_DONNÉES SOURCES_
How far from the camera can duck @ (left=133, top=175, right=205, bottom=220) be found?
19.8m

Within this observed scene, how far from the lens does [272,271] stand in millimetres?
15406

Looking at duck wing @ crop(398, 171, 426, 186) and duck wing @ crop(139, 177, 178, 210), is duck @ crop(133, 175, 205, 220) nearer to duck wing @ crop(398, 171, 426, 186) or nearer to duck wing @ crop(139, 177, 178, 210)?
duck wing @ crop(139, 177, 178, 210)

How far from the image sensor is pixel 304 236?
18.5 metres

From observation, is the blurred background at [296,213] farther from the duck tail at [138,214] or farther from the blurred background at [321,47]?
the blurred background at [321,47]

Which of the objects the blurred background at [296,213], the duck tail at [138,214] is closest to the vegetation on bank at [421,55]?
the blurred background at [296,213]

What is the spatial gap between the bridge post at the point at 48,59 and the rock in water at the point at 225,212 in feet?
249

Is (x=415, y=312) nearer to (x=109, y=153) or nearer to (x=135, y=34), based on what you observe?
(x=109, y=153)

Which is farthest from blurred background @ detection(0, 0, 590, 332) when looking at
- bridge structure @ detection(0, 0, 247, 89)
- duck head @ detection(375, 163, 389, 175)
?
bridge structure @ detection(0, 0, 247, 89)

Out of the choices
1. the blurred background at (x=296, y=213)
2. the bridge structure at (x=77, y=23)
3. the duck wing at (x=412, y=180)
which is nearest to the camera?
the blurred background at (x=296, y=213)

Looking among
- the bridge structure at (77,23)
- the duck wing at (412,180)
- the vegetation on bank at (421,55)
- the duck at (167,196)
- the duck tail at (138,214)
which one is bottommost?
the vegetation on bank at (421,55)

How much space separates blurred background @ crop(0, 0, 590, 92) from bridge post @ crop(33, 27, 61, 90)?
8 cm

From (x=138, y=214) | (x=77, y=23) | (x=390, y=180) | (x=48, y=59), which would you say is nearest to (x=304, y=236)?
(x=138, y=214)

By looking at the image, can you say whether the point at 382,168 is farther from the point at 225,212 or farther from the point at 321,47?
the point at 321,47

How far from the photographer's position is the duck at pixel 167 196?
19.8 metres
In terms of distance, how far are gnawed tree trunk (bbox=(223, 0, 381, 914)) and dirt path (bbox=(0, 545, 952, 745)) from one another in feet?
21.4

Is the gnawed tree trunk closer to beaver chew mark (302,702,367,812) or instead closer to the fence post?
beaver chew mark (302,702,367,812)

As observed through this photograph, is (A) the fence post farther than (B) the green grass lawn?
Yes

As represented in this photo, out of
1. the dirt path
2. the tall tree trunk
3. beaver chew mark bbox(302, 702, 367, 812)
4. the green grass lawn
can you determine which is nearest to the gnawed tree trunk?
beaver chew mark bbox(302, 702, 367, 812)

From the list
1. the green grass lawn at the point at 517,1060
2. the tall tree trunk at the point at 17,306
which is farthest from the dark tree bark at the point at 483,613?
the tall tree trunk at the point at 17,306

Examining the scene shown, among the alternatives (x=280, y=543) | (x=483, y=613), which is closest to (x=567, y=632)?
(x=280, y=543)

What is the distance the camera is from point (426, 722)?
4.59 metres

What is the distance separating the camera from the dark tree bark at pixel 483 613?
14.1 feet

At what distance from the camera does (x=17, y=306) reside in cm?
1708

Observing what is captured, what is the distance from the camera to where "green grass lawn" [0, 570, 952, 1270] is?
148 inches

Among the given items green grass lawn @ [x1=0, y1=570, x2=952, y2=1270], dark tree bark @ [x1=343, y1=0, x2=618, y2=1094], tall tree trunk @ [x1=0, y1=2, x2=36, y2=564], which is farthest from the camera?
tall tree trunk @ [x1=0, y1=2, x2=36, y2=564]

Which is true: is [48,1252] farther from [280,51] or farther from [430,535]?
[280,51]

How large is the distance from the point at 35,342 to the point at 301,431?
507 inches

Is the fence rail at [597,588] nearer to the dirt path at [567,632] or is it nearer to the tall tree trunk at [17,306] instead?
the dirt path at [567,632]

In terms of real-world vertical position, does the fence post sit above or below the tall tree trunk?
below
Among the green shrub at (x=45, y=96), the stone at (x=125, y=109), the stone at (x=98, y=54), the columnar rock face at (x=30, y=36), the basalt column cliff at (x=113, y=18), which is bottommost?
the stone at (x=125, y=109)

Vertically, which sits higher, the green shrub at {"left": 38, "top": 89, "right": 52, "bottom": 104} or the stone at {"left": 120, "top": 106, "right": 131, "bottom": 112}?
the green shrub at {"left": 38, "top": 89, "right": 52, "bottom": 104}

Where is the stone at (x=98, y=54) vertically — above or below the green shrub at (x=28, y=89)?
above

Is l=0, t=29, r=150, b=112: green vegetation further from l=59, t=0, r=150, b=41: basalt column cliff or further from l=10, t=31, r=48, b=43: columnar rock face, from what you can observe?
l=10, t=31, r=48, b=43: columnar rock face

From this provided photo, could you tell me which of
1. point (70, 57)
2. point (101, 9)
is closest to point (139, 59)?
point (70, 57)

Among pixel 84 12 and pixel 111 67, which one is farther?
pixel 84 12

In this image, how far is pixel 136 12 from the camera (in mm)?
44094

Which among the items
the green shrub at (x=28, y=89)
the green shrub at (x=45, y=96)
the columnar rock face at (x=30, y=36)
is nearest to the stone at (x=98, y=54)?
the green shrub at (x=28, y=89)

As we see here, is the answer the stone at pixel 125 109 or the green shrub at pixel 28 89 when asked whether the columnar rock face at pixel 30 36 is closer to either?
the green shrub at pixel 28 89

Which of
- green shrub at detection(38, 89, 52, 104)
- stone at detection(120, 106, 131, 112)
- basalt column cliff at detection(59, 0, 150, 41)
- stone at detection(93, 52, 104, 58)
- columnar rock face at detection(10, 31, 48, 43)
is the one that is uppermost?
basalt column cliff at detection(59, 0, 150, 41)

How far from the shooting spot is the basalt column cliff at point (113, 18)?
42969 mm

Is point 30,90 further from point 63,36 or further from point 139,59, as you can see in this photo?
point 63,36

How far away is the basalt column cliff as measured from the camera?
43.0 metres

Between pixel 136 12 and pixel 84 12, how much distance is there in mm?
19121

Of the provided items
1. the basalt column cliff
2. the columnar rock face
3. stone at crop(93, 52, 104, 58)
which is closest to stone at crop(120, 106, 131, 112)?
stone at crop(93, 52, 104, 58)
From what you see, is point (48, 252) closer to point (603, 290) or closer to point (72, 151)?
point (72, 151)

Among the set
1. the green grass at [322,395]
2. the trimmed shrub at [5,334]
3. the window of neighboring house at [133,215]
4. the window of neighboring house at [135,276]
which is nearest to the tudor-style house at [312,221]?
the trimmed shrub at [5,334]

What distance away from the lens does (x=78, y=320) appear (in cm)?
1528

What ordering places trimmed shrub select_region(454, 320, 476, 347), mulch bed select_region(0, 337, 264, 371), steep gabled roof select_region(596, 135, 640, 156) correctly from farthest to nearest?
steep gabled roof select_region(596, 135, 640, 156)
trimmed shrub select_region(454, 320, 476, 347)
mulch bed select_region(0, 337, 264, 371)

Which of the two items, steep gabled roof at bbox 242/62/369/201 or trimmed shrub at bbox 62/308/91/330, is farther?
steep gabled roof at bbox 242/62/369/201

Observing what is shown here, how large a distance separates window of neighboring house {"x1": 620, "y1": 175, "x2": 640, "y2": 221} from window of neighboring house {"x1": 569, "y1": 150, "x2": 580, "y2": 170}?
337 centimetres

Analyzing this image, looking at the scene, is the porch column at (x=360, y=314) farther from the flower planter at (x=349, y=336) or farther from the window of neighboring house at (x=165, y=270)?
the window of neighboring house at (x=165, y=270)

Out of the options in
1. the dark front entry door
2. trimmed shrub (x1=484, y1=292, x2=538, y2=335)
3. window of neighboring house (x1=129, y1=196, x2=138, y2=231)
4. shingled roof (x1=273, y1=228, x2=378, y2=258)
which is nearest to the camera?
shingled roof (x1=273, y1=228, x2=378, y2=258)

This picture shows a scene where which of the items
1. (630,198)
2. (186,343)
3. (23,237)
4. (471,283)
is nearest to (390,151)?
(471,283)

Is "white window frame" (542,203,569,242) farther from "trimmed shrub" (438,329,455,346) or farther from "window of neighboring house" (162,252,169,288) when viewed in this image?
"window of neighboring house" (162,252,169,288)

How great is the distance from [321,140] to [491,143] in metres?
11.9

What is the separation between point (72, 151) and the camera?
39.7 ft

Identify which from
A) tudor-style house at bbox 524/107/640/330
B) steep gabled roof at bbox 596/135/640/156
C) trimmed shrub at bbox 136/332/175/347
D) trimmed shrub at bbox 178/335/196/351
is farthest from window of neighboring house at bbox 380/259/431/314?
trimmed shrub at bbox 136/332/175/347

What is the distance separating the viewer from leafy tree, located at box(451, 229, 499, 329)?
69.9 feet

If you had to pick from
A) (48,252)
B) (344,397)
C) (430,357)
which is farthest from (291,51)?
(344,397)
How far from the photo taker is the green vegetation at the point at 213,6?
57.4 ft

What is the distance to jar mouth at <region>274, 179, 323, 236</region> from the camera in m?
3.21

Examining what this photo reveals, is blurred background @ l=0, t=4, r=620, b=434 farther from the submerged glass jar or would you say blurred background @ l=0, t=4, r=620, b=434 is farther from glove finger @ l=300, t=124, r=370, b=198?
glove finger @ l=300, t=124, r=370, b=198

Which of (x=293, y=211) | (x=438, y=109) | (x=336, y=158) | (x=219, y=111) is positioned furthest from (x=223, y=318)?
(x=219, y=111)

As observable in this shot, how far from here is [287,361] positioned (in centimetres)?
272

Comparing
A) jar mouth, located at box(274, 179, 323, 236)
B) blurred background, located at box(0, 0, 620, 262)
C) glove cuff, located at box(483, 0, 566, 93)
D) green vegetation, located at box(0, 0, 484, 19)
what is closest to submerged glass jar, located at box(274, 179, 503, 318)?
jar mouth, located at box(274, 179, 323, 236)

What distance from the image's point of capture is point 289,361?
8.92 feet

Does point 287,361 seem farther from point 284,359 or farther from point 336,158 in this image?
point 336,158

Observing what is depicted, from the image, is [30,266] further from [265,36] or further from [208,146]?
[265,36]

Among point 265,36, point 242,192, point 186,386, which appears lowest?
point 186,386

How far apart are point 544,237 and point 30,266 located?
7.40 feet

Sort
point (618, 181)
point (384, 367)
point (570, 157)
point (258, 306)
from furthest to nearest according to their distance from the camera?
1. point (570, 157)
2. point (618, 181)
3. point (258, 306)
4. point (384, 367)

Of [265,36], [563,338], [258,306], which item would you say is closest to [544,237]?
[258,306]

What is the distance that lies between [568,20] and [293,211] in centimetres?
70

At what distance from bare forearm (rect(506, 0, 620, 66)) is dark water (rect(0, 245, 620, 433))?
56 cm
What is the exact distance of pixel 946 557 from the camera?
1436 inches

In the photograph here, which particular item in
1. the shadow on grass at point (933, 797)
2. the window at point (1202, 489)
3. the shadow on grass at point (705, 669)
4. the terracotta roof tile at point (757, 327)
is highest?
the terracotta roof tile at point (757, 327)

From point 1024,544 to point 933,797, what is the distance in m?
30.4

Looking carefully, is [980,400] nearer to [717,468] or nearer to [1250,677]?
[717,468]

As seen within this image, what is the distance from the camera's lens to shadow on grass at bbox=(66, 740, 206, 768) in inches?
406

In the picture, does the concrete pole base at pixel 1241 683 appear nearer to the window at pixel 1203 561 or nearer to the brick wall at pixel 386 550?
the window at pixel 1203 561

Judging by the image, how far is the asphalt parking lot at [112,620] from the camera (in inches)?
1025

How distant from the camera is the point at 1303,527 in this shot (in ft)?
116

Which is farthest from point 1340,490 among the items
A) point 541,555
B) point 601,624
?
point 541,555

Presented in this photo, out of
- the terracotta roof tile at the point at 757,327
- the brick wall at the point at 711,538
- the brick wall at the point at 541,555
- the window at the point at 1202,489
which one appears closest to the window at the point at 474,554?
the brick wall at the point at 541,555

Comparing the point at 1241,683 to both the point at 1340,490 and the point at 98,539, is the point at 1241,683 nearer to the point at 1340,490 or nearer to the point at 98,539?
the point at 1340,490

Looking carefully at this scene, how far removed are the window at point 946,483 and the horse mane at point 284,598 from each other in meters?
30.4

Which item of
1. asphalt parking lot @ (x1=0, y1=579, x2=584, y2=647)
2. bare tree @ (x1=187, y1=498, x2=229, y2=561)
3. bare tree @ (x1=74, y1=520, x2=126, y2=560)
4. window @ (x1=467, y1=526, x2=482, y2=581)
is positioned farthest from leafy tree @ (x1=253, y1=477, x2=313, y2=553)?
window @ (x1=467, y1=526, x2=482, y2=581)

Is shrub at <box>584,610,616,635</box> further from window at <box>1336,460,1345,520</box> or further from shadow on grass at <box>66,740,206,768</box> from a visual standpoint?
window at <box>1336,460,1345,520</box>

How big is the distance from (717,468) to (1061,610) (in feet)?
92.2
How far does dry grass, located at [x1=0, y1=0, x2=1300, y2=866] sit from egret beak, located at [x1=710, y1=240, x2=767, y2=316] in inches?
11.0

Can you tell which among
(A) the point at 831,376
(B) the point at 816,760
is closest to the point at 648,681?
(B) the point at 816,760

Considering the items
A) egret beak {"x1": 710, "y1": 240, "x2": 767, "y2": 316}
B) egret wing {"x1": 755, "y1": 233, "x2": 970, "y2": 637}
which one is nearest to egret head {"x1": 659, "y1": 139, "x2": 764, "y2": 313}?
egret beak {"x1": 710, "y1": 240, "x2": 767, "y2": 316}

_CONSIGNE ÉCRITE_
Mettez sous forme de liste numérotée le passage des entrées ci-dessus allant de la ligne qui contient "By looking at" jusqu'à celle qui contient "19.8 metres", ces deux lignes comprises, en omettant les lignes vides.

_RÉSULTAT_
1. By looking at the image, can you say whether the point at 382,168 is farther from the point at 225,212 or farther from the point at 321,47?
2. the point at 321,47
3. How far from the photographer's position is the duck at pixel 167 196?
4. 19.8 metres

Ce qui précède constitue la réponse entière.